Intendiamoci, la passione per il cibo non ha niente a che vedere con la bulimia. Insomma, non è detto che chi è goloso abbia un disturbo alimentare. «Anche la fame nervosa non c’entra. Mangiare con voracità vuol dire al massimo avere un atteggiamento bulimico, ma non un disturbo del comportamento alimentare».

«Per individuare un caso di bulimia bisogna che si verifichino alcune condizioni. La persona bulimica a tavola appare normale. Le sue abbuffate avvengono di nascosto, con una perdita di controllo quasi totale, mescolando cibi diversi senza badare alle associazioni dei sapori, alla cottura e perfino allo stato di conservazione. Nei casi più gravi si mandano giù perfino cibi semicongelati o scaduti».

Bulimia: il ruolo dei sensi di colpa

Durante l’abbuffata scattano senso di colpa, sfiducia in sé stessi e desiderio di riparazione e autopunizione. Quando si smette di mangiare (e questo accade solo quando il bulimico si sente pieno, fino al malessere), si tenta di espellere il cibo. Il vomito è la reazione più tipica. All’inizio viene provocato meccanicamente (le dita o un oggetto spinti in gola), poi, quando il disturbo dura da tempo, diventa facile vomitare a comando.

ESTRATTI DEI RECORD »
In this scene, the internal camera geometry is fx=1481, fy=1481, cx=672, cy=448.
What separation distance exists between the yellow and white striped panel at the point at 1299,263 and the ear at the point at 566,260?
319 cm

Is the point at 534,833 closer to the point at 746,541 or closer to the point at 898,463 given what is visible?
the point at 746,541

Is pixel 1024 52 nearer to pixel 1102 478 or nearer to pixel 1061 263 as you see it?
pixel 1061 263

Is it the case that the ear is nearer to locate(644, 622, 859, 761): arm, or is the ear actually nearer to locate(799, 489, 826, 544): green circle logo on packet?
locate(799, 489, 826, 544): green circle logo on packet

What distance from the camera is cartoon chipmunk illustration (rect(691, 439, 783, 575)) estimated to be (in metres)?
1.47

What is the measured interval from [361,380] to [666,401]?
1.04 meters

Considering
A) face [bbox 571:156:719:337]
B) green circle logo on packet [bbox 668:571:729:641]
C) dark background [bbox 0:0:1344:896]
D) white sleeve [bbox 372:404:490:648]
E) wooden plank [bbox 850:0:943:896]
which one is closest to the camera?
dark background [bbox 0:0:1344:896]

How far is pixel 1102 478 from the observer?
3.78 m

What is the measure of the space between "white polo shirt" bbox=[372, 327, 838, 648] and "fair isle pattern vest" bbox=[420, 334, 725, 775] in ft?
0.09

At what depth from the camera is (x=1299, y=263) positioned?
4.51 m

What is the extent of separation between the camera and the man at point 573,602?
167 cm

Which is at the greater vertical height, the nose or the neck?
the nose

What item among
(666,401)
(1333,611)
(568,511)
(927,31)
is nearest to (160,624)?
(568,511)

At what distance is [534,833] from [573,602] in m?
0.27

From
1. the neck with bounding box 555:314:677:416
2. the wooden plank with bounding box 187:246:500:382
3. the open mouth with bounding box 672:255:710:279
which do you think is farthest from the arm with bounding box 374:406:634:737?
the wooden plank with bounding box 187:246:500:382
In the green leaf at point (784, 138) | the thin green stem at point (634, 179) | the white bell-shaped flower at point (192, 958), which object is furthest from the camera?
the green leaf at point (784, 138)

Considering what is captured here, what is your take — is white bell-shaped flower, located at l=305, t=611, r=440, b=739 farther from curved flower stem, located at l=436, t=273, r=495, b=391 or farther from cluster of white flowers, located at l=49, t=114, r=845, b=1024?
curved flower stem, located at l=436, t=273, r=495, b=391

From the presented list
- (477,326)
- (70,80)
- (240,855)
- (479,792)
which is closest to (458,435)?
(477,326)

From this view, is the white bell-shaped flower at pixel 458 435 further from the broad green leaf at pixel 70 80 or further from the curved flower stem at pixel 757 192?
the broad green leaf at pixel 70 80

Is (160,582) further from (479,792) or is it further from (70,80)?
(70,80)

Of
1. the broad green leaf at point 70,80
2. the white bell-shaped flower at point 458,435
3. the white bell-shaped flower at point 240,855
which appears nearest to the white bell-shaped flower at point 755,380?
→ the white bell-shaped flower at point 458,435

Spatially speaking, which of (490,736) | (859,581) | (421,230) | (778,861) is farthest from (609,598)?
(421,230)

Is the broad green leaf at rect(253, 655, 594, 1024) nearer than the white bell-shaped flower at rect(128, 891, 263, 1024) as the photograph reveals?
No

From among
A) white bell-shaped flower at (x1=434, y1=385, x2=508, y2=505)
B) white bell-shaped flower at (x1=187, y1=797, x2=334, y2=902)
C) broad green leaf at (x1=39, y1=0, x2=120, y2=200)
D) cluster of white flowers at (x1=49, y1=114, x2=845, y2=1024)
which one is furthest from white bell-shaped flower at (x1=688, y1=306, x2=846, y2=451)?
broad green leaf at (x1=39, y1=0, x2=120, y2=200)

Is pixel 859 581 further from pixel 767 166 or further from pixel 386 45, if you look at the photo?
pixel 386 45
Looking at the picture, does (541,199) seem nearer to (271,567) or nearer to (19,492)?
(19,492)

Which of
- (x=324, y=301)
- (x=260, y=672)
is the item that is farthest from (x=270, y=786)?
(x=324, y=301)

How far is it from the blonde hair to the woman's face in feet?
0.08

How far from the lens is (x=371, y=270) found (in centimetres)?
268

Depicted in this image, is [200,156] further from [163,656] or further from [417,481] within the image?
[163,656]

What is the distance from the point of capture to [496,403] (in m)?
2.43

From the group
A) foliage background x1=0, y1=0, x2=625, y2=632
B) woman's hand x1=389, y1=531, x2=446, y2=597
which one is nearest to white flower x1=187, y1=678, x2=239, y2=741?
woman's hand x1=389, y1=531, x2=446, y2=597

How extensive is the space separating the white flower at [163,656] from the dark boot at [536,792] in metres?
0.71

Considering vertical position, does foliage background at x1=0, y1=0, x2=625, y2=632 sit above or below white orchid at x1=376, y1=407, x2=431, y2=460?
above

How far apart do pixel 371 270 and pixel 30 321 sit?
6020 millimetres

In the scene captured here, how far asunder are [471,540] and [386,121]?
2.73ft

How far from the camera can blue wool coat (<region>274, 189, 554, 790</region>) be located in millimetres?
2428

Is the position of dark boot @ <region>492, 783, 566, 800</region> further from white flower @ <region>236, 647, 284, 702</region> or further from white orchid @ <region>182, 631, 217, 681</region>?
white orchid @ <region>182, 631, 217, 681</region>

COSA FARAI »
(1) Elenca gli aspetti dei cibi che, secondo il testo sulla bulimia, la persona bulimica non considera quando mescola cibi diversi durante le abbuffate.
(2) Prosegui il testo sulla bulimia a partire dalla sua ultima frase.
I record non hanno alcun legame con il testo sulla bulimia.

SOLUZIONI »
(1)
- le associazioni dei sapori
- la cottura
- lo stato di conservazione

(2)
L’aspetto fisico può non indurre sospetti, né sovrappeso né magrezza eccessiva. Le abbuffate segrete sono bilanciate dall’eliminazione del cibo e dalla palestra, quindi è possibile che a lungo nessuno noti nulla.

I segnali che mettono in allerta il medico

È vero, però, che l’ occhio del medico può aiutare.

  • La fissazione assoluta per la linea dovrebbe far sospettare un problema.
  • Gli esami del sangue possono mettere in evidenza la diminuzione di potassio, sodio e cloro (sono i cosiddetti elettroliti).
  • La perdita di succhi gastrici con il vomito fa aumentare il bicarbonato nel siero (si chiama alcalosi metabolica) oppure, se vengono usati i lassativi, si può instaurare un’acidosi metabolica.
  • I denti rischiano di diventare più scuri e di scheggiarsi facilmente, con frequenti carie: è il vomito, che a lungo andare causa la perdita dello smalto.
  • Le dita possono diventare callose a furia di stimolare il vomito.
  • Le ghiandole salivari possono gonfiarsi, sempre a causa del vomito, fino a simulare addirittura la parotite (orecchioni).

Bulimia: ecco l’identikit di chi ne soffre

Il paradosso nei confronti del cibo (amore e odio) è l’espressione della scissione tipica della personalità bulimica. Di solito, la vittima di questo disturbo è una giovane donna efficiente, brava a scuola e nel lavoro. La donna vincente agli occhi del mondo. «In realtà, dietro a questa immagine si nascondono una grande sfiducia in se stessi, scarsa autostima e un bisogno enorme degli altri». Cesare Casati è consulente psichiatra dell’Asl di Bergamo.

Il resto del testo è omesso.